Instructions to follow: Carry on the thread about whether LLMs can become AGI, starting right after its last line.

Anyways, regardless of who is currently trying to move beyond LLMs or not, it should be pretty obvious what the problems are with trying to apply RL more generally, and what that would result in if successful, if that were the only change you made.

LLMs still have room to get better, but they will forever be LLMs, not brains, unless someone puts in the work to make that happen.

You started this thread talking about "AGI", without defining what you meant by that, and are now instead talking about "cross-domain performance gains". This is exactly why it makes no sense to talk about AGI without defining what you mean by it, since I think we talking about completely different things.


The claim I make is that LLMs can be AGI complete with pretty much zero architectural work. And none of the "brain-like" architectures are actually much better at "being a brain" than LLMs are - the issue isn't "the architecture is wrong", it's "we don't know how to train for this kind of thing".

"Fundamental limitations" aren't actually fundamental. If you want more learning than what "in-context" gives you? Teach the usual "CLI agent" LLM to make its own LoRAs and there goes that. So far, this isn't a bottleneck so pressing you'd want to resolve it by force.

LeCun is laughing stock nowadays, he didn't get kicked out of Meta for no reason.


You keep using the term "AGI" without defining what you mean by it, other than implicity defining it as "whatever can be achieved without changing the Transformer architecture", which makes your "claim" just a definitional tautology, which is fine, but it does mean you are talking about something different than what I am talking about, which is also fine.

Data to examine:
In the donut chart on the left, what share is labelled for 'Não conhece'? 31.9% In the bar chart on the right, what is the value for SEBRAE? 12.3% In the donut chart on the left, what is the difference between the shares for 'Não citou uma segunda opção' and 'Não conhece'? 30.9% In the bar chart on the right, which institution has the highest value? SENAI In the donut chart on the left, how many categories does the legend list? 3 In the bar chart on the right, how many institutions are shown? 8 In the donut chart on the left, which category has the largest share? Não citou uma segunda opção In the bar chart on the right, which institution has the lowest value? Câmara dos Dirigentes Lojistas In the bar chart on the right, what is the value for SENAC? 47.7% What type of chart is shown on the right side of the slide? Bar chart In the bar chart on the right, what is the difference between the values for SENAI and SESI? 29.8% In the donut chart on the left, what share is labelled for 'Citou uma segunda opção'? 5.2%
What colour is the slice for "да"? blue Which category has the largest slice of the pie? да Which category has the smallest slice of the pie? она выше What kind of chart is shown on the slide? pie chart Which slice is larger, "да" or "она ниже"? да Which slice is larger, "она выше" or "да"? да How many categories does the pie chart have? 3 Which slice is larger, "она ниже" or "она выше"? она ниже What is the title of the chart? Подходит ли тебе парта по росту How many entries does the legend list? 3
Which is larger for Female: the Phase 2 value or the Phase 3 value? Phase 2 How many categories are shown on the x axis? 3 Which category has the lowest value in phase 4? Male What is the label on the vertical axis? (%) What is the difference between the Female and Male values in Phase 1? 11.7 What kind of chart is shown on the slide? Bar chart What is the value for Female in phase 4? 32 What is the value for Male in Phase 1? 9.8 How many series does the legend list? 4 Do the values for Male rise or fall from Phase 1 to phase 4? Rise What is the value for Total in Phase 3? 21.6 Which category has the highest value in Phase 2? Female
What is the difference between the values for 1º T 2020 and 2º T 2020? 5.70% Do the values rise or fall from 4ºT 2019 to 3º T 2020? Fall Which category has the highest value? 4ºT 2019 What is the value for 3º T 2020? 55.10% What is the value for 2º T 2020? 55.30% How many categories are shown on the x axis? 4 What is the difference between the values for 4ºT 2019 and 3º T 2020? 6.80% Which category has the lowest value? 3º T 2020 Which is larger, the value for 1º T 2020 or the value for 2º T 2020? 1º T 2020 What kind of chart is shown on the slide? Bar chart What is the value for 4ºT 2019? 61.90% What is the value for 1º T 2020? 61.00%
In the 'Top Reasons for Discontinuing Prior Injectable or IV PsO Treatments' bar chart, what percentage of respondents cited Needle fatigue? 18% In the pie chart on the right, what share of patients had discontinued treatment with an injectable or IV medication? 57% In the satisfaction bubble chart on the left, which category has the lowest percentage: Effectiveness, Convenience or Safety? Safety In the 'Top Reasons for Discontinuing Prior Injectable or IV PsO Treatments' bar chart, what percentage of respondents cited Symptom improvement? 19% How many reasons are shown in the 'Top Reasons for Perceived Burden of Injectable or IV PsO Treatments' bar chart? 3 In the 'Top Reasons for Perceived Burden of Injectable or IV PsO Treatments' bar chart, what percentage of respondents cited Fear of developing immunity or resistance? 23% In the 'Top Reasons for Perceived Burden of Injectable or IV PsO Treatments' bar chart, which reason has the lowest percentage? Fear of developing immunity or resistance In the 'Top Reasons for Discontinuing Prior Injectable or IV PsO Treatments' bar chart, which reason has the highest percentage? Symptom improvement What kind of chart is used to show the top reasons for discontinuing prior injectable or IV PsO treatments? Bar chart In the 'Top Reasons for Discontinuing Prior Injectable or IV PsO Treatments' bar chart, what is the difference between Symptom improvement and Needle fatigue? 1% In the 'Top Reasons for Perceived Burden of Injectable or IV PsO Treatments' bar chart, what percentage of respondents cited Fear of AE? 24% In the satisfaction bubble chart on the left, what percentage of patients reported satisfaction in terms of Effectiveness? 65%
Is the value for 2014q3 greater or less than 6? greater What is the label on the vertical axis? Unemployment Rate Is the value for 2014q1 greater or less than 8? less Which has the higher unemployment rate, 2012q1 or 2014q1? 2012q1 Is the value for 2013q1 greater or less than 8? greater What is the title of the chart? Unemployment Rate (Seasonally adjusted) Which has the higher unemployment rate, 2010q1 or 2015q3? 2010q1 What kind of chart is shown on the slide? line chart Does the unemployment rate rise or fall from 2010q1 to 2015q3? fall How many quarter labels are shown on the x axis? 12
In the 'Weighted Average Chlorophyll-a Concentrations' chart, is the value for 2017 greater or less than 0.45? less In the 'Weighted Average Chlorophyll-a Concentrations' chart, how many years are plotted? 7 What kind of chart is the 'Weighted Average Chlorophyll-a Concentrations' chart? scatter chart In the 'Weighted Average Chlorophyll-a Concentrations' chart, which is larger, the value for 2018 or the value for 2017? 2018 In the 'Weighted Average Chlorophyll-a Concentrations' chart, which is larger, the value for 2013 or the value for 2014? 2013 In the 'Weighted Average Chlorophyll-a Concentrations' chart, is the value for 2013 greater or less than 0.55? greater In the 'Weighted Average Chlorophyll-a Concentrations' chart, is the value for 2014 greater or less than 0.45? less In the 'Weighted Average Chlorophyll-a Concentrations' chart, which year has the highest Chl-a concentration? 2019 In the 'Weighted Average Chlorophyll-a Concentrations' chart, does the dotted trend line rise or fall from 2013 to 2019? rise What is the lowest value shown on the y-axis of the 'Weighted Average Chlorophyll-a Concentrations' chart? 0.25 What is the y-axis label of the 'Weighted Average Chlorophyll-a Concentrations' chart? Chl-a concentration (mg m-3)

Answer:
> And none of the "brain-like" architectures are actually much better at "being a brain" than LLMs are

I've no idea what projects you are referring to.

It would certainly be bizarre if the Transformer architecture, never designed to be a brain, turns out to be the best brain we can come up with, and equal to real brains which have many more moving parts, each evolved over millions of years to fill a need and improve capability.

Maybe you are smarter than Demis Hassabis, and the DeepMind team, and all their work towards AGI (their version, not yours) will be a waste of effort. Why not send him a note "hey, dumbass, Transfomers are all you need!" ?


It would be certainly be bizarre if the 8086 architecture, never designed to be a foundation of all home, office and server computation, was the best CPU architecture ever made.

And it isn't. It's merely good enough.

That's what LLMs are. A "good enough" AI architecture.

By "AGI", I mean the good old "human equivalence" proxy. An AI that can accomplish any intellectual task that can be accomplished by a human. LLMs are probably sufficient for that. They have limitations, but not the kind that can't be worked around with things like sharply applied tool use. Which LLMs can be trained for, and are.

So far, all the weirdo architectures that try to replace transformers, or put brain-inspired features into transformers, have failed to live up to the promise. Which sure hints that the bottleneck isn't architectural at all.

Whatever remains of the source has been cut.